== TEXT SEGMENT
MIT University Vietnam's full-time undergraduate program is taught and trained by a faculty that combines theoretical knowledge and practical experience. Their graduate employment rate is 98.2%.
- Information Technology
- Graphic Design (Specializations: Graphic Design, Interior Design)
- Automotive Engineering Technology (Specializations: Automotive Engineering Technology, Electric and Smart Vehicles)
- Control and Automation Engineering Technology
- Electrical and Electronic Engineering Technology (Specialization: Industrial Electrical Engineering)
- Digital Marketing
- Accounting
- Transport Economics
- Logistics and Supply Chain Management
- Economic Law
- Industrial Management
- Tourism and Travel Services Management
- Business Administration (Specializations: Business Administration, Aviation Service Management)
- Finance and Banking
- Multimedia Communications
- E-Commerce
- English Language
- Korean Language
- Japanese Language
- Chinese Language
- Veterinary Medicine
- Pharmacy
- Medicine
- Nursing
- Odonto-Stomatology (Dentistry)
- Medical Laboratory Technology

== Facilities ==
The school has 4 faculties, 2 institutes, 8 departments and 3 centers, training a total of 26 majors and focusing on high technology and innovation. Some majors will receive key investment such as Automotive Engineering Technology, Aviation Engineering, Logistics and Supply Chain Management, Data Science and Artificial Intelligence, Pharmacy, etc. Facilities include laboratories, practice workshops, multi-purpose gymnasiums, artificial football fields, dormitories with a capacity of more than 1,300 seats.
====
REQUIRED ACTIONS
A. Answer these from the MIT University Vietnam text:
(i) What graduate employment rate does it state?
(ii) Which two specializations are listed under Graphic Design?
(iii) How many seats do the dormitories hold?
B. Return, word for word, the part of the MIT University Vietnam text that opens with the words containing "- Control and" and closes with "Aviation Service Management)".
The data that follows is not used in any of this work.
== RECORDS SUPPLIED
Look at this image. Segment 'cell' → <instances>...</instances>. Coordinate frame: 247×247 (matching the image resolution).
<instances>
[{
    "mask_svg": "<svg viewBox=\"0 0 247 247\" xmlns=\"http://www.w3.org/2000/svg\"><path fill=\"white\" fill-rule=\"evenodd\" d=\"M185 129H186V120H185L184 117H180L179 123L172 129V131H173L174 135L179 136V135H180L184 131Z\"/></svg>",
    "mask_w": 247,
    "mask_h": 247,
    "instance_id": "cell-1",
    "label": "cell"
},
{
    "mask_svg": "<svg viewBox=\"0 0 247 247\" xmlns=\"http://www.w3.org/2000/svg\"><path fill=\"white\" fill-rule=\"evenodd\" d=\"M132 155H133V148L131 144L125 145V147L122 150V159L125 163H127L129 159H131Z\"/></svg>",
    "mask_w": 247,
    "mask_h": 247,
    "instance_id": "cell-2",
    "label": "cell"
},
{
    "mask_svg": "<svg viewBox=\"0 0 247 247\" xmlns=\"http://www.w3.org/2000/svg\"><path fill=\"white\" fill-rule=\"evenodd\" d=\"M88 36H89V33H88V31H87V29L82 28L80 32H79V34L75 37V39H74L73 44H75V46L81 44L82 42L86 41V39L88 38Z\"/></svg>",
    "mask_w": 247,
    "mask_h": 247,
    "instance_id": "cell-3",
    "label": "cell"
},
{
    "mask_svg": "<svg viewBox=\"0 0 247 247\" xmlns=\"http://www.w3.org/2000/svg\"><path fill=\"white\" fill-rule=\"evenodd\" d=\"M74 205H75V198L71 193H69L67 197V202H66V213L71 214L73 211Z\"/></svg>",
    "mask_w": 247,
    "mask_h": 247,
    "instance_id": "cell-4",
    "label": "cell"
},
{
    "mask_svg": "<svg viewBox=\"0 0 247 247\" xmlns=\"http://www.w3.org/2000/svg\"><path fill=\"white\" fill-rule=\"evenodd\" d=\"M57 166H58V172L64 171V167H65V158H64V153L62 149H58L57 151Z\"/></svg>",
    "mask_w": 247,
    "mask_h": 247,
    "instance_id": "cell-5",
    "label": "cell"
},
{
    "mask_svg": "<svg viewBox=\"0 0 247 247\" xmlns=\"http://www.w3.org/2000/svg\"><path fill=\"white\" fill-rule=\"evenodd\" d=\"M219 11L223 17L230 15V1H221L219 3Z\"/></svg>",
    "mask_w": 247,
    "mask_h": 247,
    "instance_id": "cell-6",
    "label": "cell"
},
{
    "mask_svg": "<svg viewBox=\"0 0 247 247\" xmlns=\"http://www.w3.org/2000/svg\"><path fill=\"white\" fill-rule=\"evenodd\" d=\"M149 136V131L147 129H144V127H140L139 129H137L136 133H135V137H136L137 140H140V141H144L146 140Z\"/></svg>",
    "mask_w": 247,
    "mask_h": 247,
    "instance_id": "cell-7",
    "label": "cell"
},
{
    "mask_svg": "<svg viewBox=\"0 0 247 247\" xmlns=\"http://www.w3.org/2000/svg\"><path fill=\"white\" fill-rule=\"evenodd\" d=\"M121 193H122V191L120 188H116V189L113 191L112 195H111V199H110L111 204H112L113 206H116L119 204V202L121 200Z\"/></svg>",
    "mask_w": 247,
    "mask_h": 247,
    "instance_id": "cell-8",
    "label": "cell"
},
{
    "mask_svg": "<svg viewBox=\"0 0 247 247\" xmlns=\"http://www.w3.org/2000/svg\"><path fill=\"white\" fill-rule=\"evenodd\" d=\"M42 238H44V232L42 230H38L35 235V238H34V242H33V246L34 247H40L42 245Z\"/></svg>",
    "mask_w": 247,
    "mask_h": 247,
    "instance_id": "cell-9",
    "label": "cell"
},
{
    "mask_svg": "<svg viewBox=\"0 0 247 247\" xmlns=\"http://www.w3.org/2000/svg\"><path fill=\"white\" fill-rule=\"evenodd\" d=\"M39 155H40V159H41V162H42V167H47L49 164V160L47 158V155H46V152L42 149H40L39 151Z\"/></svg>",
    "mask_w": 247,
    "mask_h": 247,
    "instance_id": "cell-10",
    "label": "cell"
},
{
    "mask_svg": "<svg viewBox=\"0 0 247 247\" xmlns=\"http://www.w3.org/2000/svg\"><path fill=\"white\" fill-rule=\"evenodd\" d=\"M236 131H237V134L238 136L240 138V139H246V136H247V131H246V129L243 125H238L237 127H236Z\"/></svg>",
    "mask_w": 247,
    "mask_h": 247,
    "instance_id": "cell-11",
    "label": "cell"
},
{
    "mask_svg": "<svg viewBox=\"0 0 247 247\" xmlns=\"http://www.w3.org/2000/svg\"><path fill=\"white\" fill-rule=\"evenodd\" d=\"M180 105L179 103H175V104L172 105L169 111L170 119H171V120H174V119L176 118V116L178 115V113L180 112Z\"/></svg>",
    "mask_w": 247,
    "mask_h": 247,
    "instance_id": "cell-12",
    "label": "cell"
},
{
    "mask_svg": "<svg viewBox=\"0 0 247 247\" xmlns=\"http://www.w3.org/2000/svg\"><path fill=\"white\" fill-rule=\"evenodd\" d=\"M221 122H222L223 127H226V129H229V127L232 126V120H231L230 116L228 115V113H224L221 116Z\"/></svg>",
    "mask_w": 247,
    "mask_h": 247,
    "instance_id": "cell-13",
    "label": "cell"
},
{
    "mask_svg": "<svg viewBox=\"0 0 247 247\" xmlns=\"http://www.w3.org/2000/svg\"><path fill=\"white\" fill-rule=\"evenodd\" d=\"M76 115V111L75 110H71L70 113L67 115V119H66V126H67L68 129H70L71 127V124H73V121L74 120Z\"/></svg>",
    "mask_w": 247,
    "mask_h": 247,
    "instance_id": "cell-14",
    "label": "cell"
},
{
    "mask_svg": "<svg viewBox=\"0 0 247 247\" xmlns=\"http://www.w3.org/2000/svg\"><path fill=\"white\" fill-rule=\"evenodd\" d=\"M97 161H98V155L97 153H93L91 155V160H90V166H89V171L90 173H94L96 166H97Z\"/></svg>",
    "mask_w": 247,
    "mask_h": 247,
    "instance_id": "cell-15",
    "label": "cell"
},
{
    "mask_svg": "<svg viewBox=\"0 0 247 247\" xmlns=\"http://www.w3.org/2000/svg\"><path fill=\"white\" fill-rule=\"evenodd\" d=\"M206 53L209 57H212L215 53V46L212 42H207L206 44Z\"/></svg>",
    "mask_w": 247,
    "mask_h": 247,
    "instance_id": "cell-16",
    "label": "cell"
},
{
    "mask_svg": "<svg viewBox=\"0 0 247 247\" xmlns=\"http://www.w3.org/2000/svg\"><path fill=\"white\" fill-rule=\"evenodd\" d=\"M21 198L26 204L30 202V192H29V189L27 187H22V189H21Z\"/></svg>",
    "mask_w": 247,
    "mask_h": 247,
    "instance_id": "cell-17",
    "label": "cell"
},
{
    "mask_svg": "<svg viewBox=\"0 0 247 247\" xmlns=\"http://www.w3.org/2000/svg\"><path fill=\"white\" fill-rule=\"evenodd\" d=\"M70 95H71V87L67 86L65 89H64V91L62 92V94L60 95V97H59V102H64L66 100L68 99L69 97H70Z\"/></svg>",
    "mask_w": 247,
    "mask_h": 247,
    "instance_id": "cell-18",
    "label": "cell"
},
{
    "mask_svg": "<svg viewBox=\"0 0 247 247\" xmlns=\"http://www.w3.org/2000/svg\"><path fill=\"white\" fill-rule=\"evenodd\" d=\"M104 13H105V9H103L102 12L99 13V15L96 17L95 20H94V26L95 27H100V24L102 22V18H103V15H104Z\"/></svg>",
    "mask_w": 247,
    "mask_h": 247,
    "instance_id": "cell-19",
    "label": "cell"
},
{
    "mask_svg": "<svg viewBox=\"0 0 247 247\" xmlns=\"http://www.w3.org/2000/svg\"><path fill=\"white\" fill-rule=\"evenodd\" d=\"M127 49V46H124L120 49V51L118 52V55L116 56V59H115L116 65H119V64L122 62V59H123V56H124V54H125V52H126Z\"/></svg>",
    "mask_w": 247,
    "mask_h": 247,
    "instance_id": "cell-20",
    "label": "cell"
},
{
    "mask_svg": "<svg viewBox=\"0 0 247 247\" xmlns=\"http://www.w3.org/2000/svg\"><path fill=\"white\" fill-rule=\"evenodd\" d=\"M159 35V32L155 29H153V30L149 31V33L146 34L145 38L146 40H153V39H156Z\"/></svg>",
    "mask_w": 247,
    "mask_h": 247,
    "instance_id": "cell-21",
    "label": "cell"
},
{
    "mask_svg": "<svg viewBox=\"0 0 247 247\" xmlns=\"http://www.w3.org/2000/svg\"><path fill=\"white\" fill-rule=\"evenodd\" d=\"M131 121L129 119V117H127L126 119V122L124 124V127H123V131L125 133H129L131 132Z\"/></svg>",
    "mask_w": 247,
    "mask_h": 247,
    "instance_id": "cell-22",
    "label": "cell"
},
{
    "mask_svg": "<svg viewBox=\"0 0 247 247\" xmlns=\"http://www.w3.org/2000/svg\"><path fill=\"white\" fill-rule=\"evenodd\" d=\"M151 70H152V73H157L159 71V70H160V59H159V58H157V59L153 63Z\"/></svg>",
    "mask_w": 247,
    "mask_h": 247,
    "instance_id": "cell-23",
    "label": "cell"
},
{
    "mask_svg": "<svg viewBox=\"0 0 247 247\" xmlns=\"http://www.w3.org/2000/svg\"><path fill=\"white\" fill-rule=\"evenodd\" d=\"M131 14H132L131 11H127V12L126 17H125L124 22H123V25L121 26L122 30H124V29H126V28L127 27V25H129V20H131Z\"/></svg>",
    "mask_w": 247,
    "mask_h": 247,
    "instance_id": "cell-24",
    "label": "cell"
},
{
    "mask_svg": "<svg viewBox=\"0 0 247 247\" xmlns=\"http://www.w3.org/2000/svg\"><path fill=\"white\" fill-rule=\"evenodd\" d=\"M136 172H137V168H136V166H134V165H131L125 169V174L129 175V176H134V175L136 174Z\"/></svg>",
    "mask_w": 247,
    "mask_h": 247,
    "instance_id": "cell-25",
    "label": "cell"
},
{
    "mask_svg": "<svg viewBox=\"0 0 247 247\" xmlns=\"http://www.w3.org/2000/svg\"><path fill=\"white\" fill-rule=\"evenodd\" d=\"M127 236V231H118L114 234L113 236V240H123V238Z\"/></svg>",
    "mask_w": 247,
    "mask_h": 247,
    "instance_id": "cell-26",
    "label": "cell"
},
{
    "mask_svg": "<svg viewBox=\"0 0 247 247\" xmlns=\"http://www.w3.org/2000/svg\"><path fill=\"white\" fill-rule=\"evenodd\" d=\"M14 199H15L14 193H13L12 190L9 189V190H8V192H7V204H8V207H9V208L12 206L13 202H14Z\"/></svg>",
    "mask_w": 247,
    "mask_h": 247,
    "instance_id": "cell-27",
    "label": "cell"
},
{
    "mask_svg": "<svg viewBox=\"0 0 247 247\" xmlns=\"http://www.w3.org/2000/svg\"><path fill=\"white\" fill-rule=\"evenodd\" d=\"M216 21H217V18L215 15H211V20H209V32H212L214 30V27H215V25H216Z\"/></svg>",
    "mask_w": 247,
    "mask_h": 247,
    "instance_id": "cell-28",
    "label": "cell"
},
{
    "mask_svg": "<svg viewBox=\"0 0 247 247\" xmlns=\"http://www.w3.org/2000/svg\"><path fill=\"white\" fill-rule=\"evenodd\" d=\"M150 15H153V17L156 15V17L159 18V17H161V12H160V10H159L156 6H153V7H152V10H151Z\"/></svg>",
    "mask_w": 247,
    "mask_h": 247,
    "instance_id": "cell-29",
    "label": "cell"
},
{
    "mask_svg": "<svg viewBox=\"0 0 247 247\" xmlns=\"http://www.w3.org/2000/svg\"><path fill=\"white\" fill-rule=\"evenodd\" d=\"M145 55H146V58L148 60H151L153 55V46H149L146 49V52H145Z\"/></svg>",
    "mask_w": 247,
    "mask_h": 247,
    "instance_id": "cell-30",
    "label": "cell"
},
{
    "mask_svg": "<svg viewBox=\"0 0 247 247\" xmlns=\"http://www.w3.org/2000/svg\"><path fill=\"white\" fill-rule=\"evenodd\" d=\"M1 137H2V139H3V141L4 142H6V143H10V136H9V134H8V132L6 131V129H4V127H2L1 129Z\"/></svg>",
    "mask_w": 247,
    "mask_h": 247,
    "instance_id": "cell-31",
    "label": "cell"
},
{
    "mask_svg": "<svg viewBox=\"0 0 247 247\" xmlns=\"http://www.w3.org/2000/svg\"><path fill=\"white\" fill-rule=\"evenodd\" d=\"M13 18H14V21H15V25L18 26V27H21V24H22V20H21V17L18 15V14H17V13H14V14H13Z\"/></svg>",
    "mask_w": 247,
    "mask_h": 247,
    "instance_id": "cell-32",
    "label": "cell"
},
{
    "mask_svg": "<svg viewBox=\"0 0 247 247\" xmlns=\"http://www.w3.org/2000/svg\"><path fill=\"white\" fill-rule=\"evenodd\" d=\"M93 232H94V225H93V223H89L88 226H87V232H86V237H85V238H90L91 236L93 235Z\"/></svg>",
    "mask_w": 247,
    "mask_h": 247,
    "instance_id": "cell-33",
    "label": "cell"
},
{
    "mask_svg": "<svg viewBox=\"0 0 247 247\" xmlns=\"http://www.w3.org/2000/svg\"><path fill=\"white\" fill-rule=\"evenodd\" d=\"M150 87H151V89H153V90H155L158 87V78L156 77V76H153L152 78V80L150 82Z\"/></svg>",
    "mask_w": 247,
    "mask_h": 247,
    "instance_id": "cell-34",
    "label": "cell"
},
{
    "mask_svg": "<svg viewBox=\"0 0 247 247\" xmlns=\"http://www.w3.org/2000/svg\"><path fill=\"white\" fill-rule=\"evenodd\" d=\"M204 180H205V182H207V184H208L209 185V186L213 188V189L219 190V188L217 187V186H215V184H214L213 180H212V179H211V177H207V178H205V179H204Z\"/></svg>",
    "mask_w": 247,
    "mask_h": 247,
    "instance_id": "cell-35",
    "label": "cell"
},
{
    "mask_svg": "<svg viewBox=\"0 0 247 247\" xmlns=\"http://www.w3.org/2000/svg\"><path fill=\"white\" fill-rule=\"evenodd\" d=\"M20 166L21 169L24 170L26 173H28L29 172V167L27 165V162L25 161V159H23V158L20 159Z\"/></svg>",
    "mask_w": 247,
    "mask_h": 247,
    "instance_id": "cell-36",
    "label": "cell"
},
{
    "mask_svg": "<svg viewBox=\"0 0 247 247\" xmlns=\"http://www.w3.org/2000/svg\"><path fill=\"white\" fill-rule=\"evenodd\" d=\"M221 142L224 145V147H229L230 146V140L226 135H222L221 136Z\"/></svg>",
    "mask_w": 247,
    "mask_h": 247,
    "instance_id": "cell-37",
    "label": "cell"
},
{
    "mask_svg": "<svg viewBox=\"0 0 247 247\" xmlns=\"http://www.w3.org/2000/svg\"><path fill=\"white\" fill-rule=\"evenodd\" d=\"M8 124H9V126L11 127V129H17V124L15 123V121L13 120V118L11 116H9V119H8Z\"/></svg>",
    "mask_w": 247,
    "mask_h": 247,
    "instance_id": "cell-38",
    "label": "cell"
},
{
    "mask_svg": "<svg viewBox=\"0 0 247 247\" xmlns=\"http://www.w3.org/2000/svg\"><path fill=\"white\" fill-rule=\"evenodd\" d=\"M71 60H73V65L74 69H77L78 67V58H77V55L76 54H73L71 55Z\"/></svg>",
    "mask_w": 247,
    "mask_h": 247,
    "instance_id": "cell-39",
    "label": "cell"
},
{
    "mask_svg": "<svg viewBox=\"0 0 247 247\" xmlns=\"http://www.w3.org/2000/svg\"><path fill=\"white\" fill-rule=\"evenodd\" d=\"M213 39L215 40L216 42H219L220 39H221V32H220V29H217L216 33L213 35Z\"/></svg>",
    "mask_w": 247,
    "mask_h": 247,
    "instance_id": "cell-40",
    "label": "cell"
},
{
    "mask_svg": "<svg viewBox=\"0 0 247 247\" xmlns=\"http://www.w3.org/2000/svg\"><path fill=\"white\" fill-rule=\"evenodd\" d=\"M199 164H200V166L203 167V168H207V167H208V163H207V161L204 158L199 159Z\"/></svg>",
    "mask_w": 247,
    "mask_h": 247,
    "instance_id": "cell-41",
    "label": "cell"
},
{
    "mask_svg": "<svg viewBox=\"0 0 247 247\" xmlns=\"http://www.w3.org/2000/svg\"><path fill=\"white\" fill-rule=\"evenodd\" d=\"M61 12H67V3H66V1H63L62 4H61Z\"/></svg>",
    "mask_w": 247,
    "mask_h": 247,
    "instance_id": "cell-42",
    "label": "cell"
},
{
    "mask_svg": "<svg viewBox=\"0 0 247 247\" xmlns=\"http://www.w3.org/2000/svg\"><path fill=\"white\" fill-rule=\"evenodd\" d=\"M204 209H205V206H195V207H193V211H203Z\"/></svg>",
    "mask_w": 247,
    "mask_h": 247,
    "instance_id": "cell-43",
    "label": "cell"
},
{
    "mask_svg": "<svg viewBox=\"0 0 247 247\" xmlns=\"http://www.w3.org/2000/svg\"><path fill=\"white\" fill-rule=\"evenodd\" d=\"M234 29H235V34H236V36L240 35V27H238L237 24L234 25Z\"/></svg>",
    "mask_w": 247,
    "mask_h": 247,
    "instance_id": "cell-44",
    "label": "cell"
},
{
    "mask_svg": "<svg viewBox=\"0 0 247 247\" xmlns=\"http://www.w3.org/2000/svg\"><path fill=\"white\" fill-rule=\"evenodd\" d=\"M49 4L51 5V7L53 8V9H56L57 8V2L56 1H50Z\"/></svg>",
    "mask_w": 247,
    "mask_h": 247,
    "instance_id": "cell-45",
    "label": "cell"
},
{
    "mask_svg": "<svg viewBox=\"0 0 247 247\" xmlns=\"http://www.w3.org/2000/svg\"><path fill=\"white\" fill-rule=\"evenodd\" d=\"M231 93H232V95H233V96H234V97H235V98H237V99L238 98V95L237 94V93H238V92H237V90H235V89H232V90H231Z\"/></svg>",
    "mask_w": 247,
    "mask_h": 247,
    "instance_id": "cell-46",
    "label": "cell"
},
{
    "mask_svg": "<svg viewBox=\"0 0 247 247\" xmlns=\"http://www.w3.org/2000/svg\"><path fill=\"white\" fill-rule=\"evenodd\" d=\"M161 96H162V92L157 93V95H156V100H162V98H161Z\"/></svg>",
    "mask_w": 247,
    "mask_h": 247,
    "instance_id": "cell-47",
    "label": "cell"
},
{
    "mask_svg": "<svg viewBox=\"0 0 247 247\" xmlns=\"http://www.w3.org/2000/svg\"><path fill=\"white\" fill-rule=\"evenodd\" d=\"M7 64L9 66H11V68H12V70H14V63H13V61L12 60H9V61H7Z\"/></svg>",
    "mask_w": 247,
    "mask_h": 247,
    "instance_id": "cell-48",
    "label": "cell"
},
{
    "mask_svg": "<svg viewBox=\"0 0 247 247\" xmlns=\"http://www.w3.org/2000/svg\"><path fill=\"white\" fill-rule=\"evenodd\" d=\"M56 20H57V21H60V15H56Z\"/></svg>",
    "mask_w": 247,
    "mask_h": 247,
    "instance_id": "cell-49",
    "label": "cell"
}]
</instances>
====
SOLUTIONS BELOW
A.
(i) 98.2%
(ii) Graphic Design and Interior Design
(iii) More than 1,300 seats

B.
- Control and Automation Engineering Technology
- Electrical and Electronic Engineering Technology (Specialization: Industrial Electrical Engineering)
- Digital Marketing
- Accounting
- Transport Economics
- Logistics and Supply Chain Management
- Economic Law
- Industrial Management
- Tourism and Travel Services Management
- Business Administration (Specializations: Business Administration, Aviation Service Management)